# GIVEN PROBLEM:
Rewrite the text of the records below as a numbered list, one line per item, leaving out the blank lines. Omit the pictures from your answer.

# INPUT ROWS:
■ ■ ■

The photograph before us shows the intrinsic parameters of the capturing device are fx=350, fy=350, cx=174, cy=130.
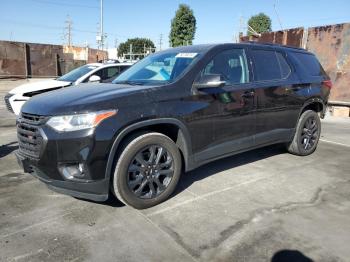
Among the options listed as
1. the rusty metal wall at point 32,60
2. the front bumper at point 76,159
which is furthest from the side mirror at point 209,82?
the rusty metal wall at point 32,60

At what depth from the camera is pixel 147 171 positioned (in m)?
3.74

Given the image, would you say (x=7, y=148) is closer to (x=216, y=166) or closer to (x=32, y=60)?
(x=216, y=166)

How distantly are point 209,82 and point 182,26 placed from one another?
38367 millimetres

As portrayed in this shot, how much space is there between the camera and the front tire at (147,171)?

■ ■ ■

# TASK OUTPUT:
1. The photograph before us shows the intrinsic parameters of the capturing device are fx=350, fy=350, cx=174, cy=130.
2. Among the options listed as
3. 1. the rusty metal wall at point 32,60
4. 2. the front bumper at point 76,159
5. which is furthest from the side mirror at point 209,82?
6. the rusty metal wall at point 32,60
7. At what depth from the camera is pixel 147 171 positioned (in m)?
8. 3.74
9. Given the image, would you say (x=7, y=148) is closer to (x=216, y=166) or closer to (x=32, y=60)?
10. (x=216, y=166)
11. How distantly are point 209,82 and point 182,26 placed from one another?
12. 38367 millimetres
13. As portrayed in this shot, how much space is there between the camera and the front tire at (147,171)?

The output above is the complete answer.